EXERCISE REQUIREMENTS: In the listing below, the line containing "interacting: 0%" marks the end; copy exactly every line from the first through that one.

AVAILABLE RECORDS:

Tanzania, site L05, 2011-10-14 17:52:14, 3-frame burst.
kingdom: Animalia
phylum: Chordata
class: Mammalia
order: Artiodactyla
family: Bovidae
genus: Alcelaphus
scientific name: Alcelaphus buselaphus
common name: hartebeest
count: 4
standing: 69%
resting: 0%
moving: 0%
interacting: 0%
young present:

RESPONSE FOR THIS EXERCISE:
Tanzania, site L05, 2011-10-14 17:52:14, 3-frame burst.
kingdom: Animalia
phylum: Chordata
class: Mammalia
order: Artiodactyla
family: Bovidae
genus: Alcelaphus
scientific name: Alcelaphus buselaphus
common name: hartebeest
count: 4
standing: 69%
resting: 0%
moving: 0%
interacting: 0%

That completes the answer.